Zand, in an interview with Graham Allison of Harvard, evokes responses regarding the critical issues at the heart of the current war and its eventual resolution, including the risk of nuclear escalation.

Graham Allison underlines an important but iften overlooked aspect of the current war in Ukraine:

DER SPIEGEL: What can we learn from (the history of the Cold War and MAD) for living with Putin’s Russia?

Allison: That we will have to find a way to coexist. That was the challenge that we ultimately met in the Cold War. As uncomfortable, even unbearable as it may seem: Unless God helps us, lightning strikes and Putin dies – which would be great as far as I’m concerned – we’ll have to be ending a war with a demon. And that will remind us of how Roosevelt and Churchill sat down with Stalin who had killed 30 million people, or of Nixon’s meeting with Mao, who may have had killed even more. Dealing with really horrible leaders, even mass murderers to the extreme, is part of the history of international relations.

Zund quotes Allison as saying that he beieves that Putin is a “rational actor” if indeed a woefully misinformed one. He’s a rational actor in the sense that he makes rational calculations based on his assumptions and objectives.

What is meant by “the Rational-Actor Model”–the subject of Allison’s classic study of the Cuban Missile Crisis, Essence of Decision (1971)–refers to something entirely different. “The Rational Actor Model” or paradigm is the “conceptual lens” through which analysts of the behavior of states or governments view the actions and decisions that are being analyzed.

The “Rational Actor Fallacy” is the very common practice of analyzing state behavior, in all of its complexity, as if it were the rational choice of a single calculating mind. Allison in Essence of Decision demonstrated that this is clearly not the case.

Actions by the state (government)–or actually by a subunit of the government
–are commonly the product of organizational processes and routines, and not the rational choice of a government’s leader. Often, moreover, actions and decisions are the result of bureaucratic jostling and competition among the leaders of different departments or agencies.

Dand asks Allison what scenarios he thinks are currently playing out.His answer is not reassuring:

Allison: Our people at the highest levels of the U.S. government, including at the Pentagon and the White House, have been thinking about the question: Can Putin lose this war, and can he survive if it is an unambiguous loss? I don’t know what their answer is. My answer is no. He believes, accurately, that if he were to suffer an unambiguous loss, he would lose his position and likely be killed…

So the main analytic point is: If he is forced to choose between losing and escalating the level of violence and destruction, then, if he’s a rational actor, he’s going to choose the latter.

Then the following exchange occurs:

DER SPIEGEL: And do what?

Allison: Putin has shown no compunction about killing people, even in massive numbers. We saw that in Grozny, and we are seeing it in Mariupol today. If we present him with an unambiguous choice between losing everything and taking a chance, we’ll have to reckon with the use of a tactical nuclear weapon.

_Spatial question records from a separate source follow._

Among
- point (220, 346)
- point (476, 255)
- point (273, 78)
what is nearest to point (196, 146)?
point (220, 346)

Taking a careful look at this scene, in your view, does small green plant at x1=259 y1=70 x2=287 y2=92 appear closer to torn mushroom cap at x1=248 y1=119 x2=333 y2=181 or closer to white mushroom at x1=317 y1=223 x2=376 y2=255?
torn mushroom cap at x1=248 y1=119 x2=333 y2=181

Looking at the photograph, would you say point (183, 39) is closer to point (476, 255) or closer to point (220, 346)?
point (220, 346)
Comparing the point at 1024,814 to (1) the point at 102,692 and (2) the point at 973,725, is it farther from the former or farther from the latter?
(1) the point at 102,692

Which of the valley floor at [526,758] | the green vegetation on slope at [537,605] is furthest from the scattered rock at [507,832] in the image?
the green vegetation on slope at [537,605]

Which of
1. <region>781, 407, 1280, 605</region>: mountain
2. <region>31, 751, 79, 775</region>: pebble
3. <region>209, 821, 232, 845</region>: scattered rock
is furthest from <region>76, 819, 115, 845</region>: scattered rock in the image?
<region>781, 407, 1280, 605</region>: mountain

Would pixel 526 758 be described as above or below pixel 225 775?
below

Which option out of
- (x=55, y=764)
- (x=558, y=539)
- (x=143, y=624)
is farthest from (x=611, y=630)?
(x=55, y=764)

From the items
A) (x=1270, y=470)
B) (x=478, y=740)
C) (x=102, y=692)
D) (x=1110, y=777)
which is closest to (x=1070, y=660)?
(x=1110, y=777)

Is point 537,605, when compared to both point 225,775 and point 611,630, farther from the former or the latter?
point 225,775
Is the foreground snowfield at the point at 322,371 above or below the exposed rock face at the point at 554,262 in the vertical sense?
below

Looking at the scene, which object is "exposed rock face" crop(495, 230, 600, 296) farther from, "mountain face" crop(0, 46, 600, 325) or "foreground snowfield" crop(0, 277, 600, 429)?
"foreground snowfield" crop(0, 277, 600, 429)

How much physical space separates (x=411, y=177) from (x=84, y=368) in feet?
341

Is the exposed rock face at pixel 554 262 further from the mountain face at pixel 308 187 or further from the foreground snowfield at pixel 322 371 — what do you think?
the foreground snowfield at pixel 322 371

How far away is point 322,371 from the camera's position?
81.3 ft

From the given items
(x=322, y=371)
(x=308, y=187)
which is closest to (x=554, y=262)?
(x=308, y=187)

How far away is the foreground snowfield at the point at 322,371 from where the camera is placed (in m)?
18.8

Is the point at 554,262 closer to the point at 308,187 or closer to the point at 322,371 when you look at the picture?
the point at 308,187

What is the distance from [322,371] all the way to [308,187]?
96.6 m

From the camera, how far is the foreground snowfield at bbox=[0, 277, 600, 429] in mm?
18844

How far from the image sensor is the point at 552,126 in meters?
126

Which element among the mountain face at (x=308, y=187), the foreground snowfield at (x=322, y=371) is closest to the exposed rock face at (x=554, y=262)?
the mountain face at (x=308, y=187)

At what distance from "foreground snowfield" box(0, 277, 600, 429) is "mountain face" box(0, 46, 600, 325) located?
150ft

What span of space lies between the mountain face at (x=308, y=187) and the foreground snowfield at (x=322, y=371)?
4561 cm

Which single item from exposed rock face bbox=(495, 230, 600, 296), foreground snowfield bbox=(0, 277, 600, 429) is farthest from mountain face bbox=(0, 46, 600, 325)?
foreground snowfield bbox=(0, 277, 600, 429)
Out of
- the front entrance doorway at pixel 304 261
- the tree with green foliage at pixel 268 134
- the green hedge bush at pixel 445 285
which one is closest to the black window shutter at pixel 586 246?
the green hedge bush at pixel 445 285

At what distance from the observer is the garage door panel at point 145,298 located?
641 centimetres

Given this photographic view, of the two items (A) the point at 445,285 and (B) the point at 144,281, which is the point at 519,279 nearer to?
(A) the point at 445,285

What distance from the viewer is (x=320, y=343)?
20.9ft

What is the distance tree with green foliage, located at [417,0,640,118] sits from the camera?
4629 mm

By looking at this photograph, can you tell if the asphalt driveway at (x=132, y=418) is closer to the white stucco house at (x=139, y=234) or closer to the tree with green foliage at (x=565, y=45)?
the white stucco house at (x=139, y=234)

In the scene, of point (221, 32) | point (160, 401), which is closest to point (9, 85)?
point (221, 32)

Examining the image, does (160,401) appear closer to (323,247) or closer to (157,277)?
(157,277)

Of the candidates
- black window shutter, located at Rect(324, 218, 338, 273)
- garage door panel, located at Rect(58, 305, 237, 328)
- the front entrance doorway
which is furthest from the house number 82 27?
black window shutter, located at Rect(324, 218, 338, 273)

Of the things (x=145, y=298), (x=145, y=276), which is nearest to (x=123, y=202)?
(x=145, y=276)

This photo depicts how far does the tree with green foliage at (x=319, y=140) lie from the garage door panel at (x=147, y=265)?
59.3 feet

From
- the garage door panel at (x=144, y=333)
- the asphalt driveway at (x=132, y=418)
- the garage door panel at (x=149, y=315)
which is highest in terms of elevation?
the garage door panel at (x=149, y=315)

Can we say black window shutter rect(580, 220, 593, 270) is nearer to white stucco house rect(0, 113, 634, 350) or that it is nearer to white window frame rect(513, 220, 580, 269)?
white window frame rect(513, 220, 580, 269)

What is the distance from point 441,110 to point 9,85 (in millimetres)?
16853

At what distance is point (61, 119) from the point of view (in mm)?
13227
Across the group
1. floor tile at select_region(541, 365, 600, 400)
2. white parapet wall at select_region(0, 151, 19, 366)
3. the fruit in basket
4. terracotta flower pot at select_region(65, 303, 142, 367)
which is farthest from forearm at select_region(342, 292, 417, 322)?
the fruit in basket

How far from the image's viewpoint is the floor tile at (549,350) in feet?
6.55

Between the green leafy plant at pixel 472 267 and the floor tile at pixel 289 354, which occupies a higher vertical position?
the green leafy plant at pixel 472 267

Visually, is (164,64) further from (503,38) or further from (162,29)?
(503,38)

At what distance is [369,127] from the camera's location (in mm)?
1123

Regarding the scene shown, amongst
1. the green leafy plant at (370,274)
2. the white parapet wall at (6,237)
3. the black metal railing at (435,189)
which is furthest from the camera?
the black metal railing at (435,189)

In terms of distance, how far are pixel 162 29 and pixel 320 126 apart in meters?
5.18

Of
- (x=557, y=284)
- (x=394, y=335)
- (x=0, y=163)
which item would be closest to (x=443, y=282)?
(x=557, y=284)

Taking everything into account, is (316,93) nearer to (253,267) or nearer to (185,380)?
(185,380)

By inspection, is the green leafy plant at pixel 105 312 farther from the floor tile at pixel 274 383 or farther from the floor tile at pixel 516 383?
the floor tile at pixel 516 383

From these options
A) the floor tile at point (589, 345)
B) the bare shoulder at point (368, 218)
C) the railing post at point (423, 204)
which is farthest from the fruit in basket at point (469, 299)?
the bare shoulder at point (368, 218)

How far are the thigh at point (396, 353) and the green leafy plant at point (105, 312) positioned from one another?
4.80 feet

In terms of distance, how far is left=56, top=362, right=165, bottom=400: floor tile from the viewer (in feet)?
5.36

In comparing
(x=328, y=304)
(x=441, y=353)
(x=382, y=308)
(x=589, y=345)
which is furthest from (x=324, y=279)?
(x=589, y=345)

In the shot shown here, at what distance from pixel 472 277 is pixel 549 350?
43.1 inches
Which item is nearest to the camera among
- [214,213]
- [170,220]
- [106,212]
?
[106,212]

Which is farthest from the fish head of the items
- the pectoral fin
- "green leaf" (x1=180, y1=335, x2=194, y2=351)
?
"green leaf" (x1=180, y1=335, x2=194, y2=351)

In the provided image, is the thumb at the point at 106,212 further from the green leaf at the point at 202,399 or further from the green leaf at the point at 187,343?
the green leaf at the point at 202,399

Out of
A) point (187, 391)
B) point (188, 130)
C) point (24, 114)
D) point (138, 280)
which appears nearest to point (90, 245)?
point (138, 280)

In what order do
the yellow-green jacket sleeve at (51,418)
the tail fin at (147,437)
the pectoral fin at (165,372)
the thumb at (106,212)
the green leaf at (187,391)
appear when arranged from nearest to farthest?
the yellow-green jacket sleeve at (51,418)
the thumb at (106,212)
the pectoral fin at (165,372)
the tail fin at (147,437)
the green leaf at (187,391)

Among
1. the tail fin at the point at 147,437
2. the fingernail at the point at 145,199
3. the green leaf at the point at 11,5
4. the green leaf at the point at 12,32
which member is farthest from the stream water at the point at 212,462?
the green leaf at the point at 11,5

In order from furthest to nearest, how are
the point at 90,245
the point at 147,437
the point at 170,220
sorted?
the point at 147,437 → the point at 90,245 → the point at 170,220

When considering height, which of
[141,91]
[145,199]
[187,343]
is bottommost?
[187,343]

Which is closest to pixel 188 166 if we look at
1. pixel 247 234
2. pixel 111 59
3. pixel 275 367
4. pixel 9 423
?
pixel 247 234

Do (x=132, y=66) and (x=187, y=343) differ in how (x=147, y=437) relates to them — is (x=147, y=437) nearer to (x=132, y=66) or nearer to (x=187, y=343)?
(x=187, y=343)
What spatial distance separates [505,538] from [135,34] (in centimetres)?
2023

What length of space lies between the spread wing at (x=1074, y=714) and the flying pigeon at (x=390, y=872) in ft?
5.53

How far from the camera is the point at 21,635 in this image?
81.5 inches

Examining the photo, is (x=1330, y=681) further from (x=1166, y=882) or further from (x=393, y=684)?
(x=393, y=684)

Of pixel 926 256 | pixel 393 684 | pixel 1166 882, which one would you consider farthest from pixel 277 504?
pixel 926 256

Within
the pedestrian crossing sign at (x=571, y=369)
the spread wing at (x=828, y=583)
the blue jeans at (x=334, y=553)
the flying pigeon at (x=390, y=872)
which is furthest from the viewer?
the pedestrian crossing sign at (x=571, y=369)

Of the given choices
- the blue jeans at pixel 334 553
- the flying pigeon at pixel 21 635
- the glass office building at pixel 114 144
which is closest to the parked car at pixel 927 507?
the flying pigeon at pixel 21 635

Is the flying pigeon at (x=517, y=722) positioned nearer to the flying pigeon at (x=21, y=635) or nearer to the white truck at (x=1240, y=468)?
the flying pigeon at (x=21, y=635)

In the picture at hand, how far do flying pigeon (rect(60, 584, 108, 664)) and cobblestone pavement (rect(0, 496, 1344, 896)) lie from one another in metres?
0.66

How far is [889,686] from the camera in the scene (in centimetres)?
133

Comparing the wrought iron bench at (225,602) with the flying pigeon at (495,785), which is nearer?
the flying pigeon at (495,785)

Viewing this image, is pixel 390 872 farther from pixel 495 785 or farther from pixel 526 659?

Allison points out that this is a nightmare scenario. Even a 15 or 20 kiloton bomb, roughly the size of the Hiroshima bonb, “could kill 20,000 to 50,000 people in one single act.” This would break the nuclear taboo, “and we would be in a new reality.”

In response to a question about war aims, Allison declared:

Allison: The Biden administration isn’t very good at explaining its policies, but it does have a fairly coherent view. My interpretation is that we have four interrelated war aims. Point one: Ukraine survives. Point two: No third world war. Point three: a decisive strategic defeat for Putin’s Russia. And point four: strengthening the international security order.

Point two, he explains, means “that no U.S. or NATO soldier kills a Russian – and vice versa.”

Point four is shaped by and largely consistent with international law and the U.N. Charter:

Allison: This may sound a little polyannish, but in the end the international community will have shown that there are crimes under international law that simply cannot be accepted. And one of those is invading your neighbor in order to redraw boundaries or, in any case, doing it in such a brutal way.

Putin and his people will become pariahs. We may still have to deal with them, but “these people will no longer go shopping in Paris, own apartments in London or a yacht in Nice.”

Allison’s view is sobering but ultimately optimistic.

Nonetheless, the extraordinarily critical point will continue to be:

How can the U.S. and NATO, while exercising great caution in stiffening their opposition to Putin, e.g., by sending increasingly sophisticated heavy weapons to Ukraine, successfully navigate through a nuclear showdown with the Russian leader?

If Putin feels he faces a defeat that might cost him not only power but also his life, and he uses a tactical nuclear weapon, how can the U.S. and NATO respond without caving in to his further nuclear threats?